• **Problem description**
Please reproduce all of the records below word for word, leaving every line unchanged.

····················

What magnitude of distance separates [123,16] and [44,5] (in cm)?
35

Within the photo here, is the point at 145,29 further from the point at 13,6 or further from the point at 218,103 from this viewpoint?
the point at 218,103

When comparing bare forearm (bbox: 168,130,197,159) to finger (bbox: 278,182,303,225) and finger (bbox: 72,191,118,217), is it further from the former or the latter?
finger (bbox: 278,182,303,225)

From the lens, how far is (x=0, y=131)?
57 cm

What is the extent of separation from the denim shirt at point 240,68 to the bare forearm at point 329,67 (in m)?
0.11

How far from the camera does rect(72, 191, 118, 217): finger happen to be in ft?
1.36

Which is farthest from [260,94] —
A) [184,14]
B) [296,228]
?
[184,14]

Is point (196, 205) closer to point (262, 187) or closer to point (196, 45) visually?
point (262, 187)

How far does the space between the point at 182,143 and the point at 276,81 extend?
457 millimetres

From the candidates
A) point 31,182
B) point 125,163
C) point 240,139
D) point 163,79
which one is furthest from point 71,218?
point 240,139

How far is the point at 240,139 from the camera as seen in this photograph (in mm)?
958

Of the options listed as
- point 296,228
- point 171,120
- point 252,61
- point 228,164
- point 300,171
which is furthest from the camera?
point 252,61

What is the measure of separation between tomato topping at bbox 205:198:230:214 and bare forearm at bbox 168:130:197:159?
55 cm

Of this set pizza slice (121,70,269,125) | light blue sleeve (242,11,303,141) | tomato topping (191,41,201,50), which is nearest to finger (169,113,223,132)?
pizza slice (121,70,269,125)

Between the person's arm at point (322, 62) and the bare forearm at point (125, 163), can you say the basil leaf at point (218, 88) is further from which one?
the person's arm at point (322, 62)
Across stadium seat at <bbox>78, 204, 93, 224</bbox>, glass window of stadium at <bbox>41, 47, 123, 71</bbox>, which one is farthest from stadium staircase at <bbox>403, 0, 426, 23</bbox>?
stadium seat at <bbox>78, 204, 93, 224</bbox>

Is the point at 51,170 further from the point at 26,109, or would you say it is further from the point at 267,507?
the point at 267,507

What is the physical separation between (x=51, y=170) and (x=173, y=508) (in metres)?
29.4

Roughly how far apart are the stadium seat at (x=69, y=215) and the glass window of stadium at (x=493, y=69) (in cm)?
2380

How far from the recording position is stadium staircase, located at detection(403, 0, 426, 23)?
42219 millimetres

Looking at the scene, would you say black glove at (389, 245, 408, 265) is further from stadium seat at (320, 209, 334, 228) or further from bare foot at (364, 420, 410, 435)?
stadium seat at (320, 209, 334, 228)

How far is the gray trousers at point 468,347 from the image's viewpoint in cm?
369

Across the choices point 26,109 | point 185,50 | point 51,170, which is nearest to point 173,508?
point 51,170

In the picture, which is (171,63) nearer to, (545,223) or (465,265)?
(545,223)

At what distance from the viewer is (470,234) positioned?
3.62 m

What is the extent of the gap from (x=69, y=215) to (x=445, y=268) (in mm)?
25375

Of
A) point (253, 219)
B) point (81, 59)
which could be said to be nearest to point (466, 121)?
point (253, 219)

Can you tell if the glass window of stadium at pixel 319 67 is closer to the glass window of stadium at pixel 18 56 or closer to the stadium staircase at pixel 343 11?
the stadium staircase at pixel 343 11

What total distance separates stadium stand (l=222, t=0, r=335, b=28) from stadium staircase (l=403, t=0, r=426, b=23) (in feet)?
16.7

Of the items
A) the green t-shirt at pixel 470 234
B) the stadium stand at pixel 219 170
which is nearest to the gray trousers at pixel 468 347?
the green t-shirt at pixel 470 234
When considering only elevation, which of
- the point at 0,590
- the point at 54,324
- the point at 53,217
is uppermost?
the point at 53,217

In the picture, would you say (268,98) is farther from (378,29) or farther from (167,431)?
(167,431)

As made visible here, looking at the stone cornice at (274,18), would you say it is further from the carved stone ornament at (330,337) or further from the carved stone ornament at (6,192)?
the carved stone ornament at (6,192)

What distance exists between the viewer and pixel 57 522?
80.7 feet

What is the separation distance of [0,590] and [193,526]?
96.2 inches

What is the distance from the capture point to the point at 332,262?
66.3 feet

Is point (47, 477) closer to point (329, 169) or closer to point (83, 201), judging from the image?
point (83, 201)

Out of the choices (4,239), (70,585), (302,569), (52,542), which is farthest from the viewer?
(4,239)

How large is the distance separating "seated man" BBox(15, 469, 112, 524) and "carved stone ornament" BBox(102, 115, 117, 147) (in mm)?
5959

····················

• **Answer to this exercise**
What magnitude of distance separates [123,16] and [44,5] (in cm)?
35

Within the photo here, is the point at 145,29 further from the point at 13,6 or further from the point at 218,103 from this viewpoint?
the point at 218,103

When comparing bare forearm (bbox: 168,130,197,159) to finger (bbox: 278,182,303,225) and finger (bbox: 72,191,118,217), is it further from the former or the latter?
finger (bbox: 278,182,303,225)

From the lens, how far is (x=0, y=131)?
57 cm

What is the extent of separation from the denim shirt at point 240,68 to the bare forearm at point 329,67 (in m)?
0.11

How far from the camera does rect(72, 191, 118, 217): finger happen to be in ft?
1.36

Which is farthest from [260,94] —
A) [184,14]
B) [296,228]
?
[184,14]

Is point (196, 205) closer to point (262, 187) or closer to point (196, 45) visually?
point (262, 187)

How far does the space between the point at 182,143 and the point at 276,81 extend?
457 millimetres

From the candidates
A) point 31,182
B) point 125,163
C) point 240,139
D) point 163,79
which one is furthest from point 71,218?
point 240,139

How far is the point at 240,139 from the camera as seen in this photograph (in mm)?
958

Of the options listed as
- point 296,228
- point 171,120
- point 252,61
- point 228,164
- point 300,171
which is furthest from the camera?
point 252,61

What is the measure of separation between tomato topping at bbox 205:198:230:214 and bare forearm at bbox 168:130:197:159?
55 cm

Of this set pizza slice (121,70,269,125) | light blue sleeve (242,11,303,141) | tomato topping (191,41,201,50), which is nearest to finger (169,113,223,132)?
pizza slice (121,70,269,125)

Between the person's arm at point (322, 62) and the bare forearm at point (125, 163), can you say the basil leaf at point (218, 88) is further from which one?
the person's arm at point (322, 62)
Across stadium seat at <bbox>78, 204, 93, 224</bbox>, glass window of stadium at <bbox>41, 47, 123, 71</bbox>, which one is farthest from stadium staircase at <bbox>403, 0, 426, 23</bbox>?
stadium seat at <bbox>78, 204, 93, 224</bbox>

Is the point at 51,170 further from the point at 26,109, or would you say it is further from the point at 267,507?
the point at 267,507

What is the physical separation between (x=51, y=170) and (x=173, y=508) (in metres)?
29.4

Roughly how far apart are the stadium seat at (x=69, y=215) and the glass window of stadium at (x=493, y=69) (in cm)?
2380

How far from the recording position is stadium staircase, located at detection(403, 0, 426, 23)?
42219 millimetres

Looking at the scene, would you say black glove at (389, 245, 408, 265) is further from stadium seat at (320, 209, 334, 228) or further from bare foot at (364, 420, 410, 435)?
stadium seat at (320, 209, 334, 228)

How far is the gray trousers at point 468,347 from the image's viewpoint in cm?
369

Across the choices point 26,109 | point 185,50 | point 51,170, which is nearest to point 173,508?
point 51,170

In the picture, which is (171,63) nearer to, (545,223) or (465,265)?
(545,223)

At what distance from the viewer is (470,234) positioned?
3.62 m

What is the extent of the gap from (x=69, y=215) to (x=445, y=268) (in mm)?
25375

Of
A) point (253, 219)
B) point (81, 59)
which could be said to be nearest to point (466, 121)?
point (253, 219)

Can you tell if the glass window of stadium at pixel 319 67 is closer to the glass window of stadium at pixel 18 56 or closer to the stadium staircase at pixel 343 11?
the stadium staircase at pixel 343 11

What total distance separates stadium stand (l=222, t=0, r=335, b=28) from stadium staircase (l=403, t=0, r=426, b=23) (in feet)?
16.7

Of the items
A) the green t-shirt at pixel 470 234
B) the stadium stand at pixel 219 170
which is nearest to the gray trousers at pixel 468 347?
the green t-shirt at pixel 470 234
When considering only elevation, which of
- the point at 0,590
- the point at 54,324
- the point at 53,217
is uppermost?
the point at 53,217

In the picture, would you say (268,98) is farther from (378,29) or farther from (167,431)?
(167,431)

As made visible here, looking at the stone cornice at (274,18), would you say it is further from the carved stone ornament at (330,337) or further from the carved stone ornament at (6,192)?
the carved stone ornament at (6,192)

What distance exists between the viewer and pixel 57 522?
80.7 feet

What is the separation distance of [0,590] and [193,526]?
96.2 inches

What is the distance from the capture point to the point at 332,262?
66.3 feet

Is point (47, 477) closer to point (329, 169) or closer to point (83, 201), judging from the image?
point (83, 201)

Out of the choices (4,239), (70,585), (302,569), (52,542), which is farthest from the viewer?
(4,239)

How large is the distance separating "seated man" BBox(15, 469, 112, 524) and "carved stone ornament" BBox(102, 115, 117, 147) (in mm)?
5959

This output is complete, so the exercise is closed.